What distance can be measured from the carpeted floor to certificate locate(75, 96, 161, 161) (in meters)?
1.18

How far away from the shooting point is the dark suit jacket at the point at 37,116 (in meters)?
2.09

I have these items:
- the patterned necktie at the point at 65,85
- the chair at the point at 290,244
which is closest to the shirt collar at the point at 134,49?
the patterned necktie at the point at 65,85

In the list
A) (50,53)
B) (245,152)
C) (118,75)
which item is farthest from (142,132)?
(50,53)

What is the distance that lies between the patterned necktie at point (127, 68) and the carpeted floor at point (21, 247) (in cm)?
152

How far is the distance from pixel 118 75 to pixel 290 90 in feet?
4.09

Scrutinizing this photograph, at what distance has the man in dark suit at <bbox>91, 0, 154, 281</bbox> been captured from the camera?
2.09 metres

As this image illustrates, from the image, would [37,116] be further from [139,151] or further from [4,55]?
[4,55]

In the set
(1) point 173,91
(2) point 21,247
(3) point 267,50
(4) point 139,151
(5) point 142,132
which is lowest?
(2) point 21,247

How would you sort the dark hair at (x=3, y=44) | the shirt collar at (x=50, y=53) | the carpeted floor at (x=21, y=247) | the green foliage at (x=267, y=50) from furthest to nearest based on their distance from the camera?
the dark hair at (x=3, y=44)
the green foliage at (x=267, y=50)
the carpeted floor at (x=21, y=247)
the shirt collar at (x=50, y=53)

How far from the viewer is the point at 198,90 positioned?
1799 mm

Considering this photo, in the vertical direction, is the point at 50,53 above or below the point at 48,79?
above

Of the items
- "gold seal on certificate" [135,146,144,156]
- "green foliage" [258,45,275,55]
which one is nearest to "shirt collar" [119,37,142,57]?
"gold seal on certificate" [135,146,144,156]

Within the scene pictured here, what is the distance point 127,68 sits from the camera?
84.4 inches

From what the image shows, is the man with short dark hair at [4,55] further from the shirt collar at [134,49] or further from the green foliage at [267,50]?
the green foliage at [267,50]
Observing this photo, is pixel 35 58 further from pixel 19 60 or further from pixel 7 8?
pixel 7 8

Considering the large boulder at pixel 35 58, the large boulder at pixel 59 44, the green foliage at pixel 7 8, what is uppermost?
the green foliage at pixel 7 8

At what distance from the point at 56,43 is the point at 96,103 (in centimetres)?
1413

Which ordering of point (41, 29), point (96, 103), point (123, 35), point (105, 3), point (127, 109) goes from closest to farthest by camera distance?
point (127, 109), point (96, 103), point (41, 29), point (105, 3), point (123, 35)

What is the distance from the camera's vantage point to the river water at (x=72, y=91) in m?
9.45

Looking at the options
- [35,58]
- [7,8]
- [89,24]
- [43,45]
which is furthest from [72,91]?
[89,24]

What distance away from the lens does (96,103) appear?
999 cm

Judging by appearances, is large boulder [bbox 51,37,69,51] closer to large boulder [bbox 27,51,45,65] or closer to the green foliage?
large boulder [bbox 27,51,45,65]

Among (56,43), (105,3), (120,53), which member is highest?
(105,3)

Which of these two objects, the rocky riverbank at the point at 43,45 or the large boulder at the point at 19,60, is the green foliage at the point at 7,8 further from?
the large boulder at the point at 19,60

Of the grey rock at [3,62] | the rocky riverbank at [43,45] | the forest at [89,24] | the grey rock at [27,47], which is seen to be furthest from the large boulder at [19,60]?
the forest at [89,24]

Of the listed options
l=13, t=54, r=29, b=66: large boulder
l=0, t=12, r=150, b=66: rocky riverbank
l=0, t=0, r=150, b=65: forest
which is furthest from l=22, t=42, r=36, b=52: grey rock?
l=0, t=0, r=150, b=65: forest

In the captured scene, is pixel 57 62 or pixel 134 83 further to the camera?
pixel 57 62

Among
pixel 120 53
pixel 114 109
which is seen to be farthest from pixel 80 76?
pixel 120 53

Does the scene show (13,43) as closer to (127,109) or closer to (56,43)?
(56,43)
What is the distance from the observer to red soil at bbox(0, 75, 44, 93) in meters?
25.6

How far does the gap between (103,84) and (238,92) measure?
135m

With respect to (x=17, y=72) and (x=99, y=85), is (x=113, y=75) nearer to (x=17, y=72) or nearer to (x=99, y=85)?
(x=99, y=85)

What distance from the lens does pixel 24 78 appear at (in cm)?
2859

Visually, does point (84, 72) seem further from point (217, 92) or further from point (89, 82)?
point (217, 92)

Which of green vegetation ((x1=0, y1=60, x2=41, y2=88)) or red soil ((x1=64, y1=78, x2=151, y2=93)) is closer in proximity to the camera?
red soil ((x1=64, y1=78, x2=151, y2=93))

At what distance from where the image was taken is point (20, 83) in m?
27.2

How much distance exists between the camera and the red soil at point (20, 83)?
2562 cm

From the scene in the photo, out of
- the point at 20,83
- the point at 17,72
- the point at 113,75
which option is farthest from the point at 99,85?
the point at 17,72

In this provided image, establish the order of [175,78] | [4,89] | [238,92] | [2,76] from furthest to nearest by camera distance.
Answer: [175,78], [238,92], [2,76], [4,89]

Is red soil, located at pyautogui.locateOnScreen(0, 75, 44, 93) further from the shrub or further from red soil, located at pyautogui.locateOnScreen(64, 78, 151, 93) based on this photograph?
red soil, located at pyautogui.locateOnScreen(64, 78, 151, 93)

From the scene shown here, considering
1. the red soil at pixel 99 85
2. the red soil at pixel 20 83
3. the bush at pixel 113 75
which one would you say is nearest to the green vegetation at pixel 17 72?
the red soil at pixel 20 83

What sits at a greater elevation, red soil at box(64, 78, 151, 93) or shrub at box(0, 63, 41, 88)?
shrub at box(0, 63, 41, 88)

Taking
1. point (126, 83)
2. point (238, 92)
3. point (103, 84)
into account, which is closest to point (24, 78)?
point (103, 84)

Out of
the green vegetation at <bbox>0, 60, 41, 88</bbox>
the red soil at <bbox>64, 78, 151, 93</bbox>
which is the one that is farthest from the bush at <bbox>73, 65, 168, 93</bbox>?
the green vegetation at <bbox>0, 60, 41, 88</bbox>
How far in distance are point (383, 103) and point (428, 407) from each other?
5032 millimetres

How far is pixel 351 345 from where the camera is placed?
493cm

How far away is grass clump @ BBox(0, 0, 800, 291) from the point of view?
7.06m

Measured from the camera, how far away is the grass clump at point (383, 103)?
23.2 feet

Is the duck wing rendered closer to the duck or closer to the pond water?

==============================

**Exercise objective**
Replace "shooting point" with "camera position" everywhere in the entries above, and write out all the entries again with nothing else changed.

**Exercise solution**
What distance can be measured from the carpeted floor to certificate locate(75, 96, 161, 161) (in meters)?
1.18

How far away from the camera position is the dark suit jacket at the point at 37,116 (in meters)?
2.09

I have these items:
- the patterned necktie at the point at 65,85
- the chair at the point at 290,244
which is closest to the shirt collar at the point at 134,49?
the patterned necktie at the point at 65,85

In the list
A) (50,53)
B) (245,152)
C) (118,75)
which item is farthest from (142,132)?
(50,53)

What is the distance that lies between the patterned necktie at point (127, 68) and the carpeted floor at point (21, 247) (in cm)?
152

How far is the distance from pixel 118 75 to pixel 290 90 in feet?
4.09

Scrutinizing this photograph, at what distance has the man in dark suit at <bbox>91, 0, 154, 281</bbox> been captured from the camera?
2.09 metres

As this image illustrates, from the image, would [37,116] be further from [139,151] or further from [4,55]?
[4,55]

In the set
(1) point 173,91
(2) point 21,247
(3) point 267,50
(4) point 139,151
(5) point 142,132
which is lowest?
(2) point 21,247

How would you sort the dark hair at (x=3, y=44) | the shirt collar at (x=50, y=53) | the carpeted floor at (x=21, y=247) | the green foliage at (x=267, y=50) from furthest to nearest based on their distance from the camera?
the dark hair at (x=3, y=44)
the green foliage at (x=267, y=50)
the carpeted floor at (x=21, y=247)
the shirt collar at (x=50, y=53)

How far from the viewer is the point at 198,90 positioned?
1799 mm

Considering this photo, in the vertical direction, is the point at 50,53 above or below the point at 48,79?
above

Of the items
- "gold seal on certificate" [135,146,144,156]
- "green foliage" [258,45,275,55]
which one is nearest to "shirt collar" [119,37,142,57]?
"gold seal on certificate" [135,146,144,156]

Within the scene pictured here, what is the distance point 127,68 sits from the camera?
84.4 inches

From what the image shows, is the man with short dark hair at [4,55] further from the shirt collar at [134,49] or further from the green foliage at [267,50]?
the green foliage at [267,50]
Observing this photo, is pixel 35 58 further from pixel 19 60 or further from pixel 7 8?
pixel 7 8

Considering the large boulder at pixel 35 58, the large boulder at pixel 59 44, the green foliage at pixel 7 8, what is uppermost?
the green foliage at pixel 7 8

At what distance from the point at 56,43 is the point at 96,103 (in centimetres)?
1413

Which ordering of point (41, 29), point (96, 103), point (123, 35), point (105, 3), point (127, 109) goes from closest to farthest by camera distance?
point (127, 109), point (96, 103), point (41, 29), point (105, 3), point (123, 35)

What is the distance from the camera's vantage point to the river water at (x=72, y=91) in m?
9.45

Looking at the options
- [35,58]
- [7,8]
- [89,24]
- [43,45]
which is furthest from [72,91]?
[89,24]

What distance away from the lens does (96,103) appear?
999 cm

Judging by appearances, is large boulder [bbox 51,37,69,51] closer to large boulder [bbox 27,51,45,65] or closer to the green foliage?
large boulder [bbox 27,51,45,65]

Among (56,43), (105,3), (120,53), which member is highest?
(105,3)

Which of these two objects, the rocky riverbank at the point at 43,45 or the large boulder at the point at 19,60, is the green foliage at the point at 7,8 further from?
the large boulder at the point at 19,60

Of the grey rock at [3,62] | the rocky riverbank at [43,45] | the forest at [89,24] | the grey rock at [27,47], which is seen to be furthest from the large boulder at [19,60]?
the forest at [89,24]

Of the listed options
l=13, t=54, r=29, b=66: large boulder
l=0, t=12, r=150, b=66: rocky riverbank
l=0, t=0, r=150, b=65: forest
which is furthest from l=22, t=42, r=36, b=52: grey rock?
l=0, t=0, r=150, b=65: forest

In the captured scene, is pixel 57 62 or pixel 134 83 further to the camera?
pixel 57 62

Among
pixel 120 53
pixel 114 109
which is seen to be farthest from pixel 80 76?
pixel 120 53

Does the scene show (13,43) as closer to (127,109) or closer to (56,43)?
(56,43)
What is the distance from the observer to red soil at bbox(0, 75, 44, 93) in meters?
25.6

How far does the gap between (103,84) and (238,92) measure?
135m

With respect to (x=17, y=72) and (x=99, y=85), is (x=113, y=75) nearer to (x=17, y=72) or nearer to (x=99, y=85)?
(x=99, y=85)

What distance from the lens does pixel 24 78 appear at (in cm)?
2859

Visually, does point (84, 72) seem further from point (217, 92) or further from point (89, 82)?
point (217, 92)

Which of green vegetation ((x1=0, y1=60, x2=41, y2=88)) or red soil ((x1=64, y1=78, x2=151, y2=93)) is closer in proximity to the camera?
red soil ((x1=64, y1=78, x2=151, y2=93))

At what distance from where the image was taken is point (20, 83) in m?
27.2

How much distance exists between the camera and the red soil at point (20, 83)?
2562 cm

From the scene in the photo, out of
- the point at 20,83
- the point at 17,72
- the point at 113,75
which option is farthest from the point at 99,85?
the point at 17,72

In this provided image, establish the order of [175,78] | [4,89] | [238,92] | [2,76] from furthest to nearest by camera distance.
Answer: [175,78], [238,92], [2,76], [4,89]

Is red soil, located at pyautogui.locateOnScreen(0, 75, 44, 93) further from the shrub or further from red soil, located at pyautogui.locateOnScreen(64, 78, 151, 93) based on this photograph?
red soil, located at pyautogui.locateOnScreen(64, 78, 151, 93)

From the scene shown here, considering
1. the red soil at pixel 99 85
2. the red soil at pixel 20 83
3. the bush at pixel 113 75
which one would you say is nearest to the green vegetation at pixel 17 72?
the red soil at pixel 20 83

What sits at a greater elevation, red soil at box(64, 78, 151, 93) or shrub at box(0, 63, 41, 88)?
shrub at box(0, 63, 41, 88)

Taking
1. point (126, 83)
2. point (238, 92)
3. point (103, 84)
into account, which is closest to point (24, 78)?
point (103, 84)

Out of
the green vegetation at <bbox>0, 60, 41, 88</bbox>
the red soil at <bbox>64, 78, 151, 93</bbox>
which is the one that is farthest from the bush at <bbox>73, 65, 168, 93</bbox>?
the green vegetation at <bbox>0, 60, 41, 88</bbox>
How far in distance are point (383, 103) and point (428, 407) from each other?
5032 millimetres

How far is pixel 351 345 from where the camera is placed?
493cm

How far away is grass clump @ BBox(0, 0, 800, 291) from the point of view?
7.06m

Measured from the camera, how far away is the grass clump at point (383, 103)?
23.2 feet

Is the duck wing rendered closer to the duck or closer to the pond water?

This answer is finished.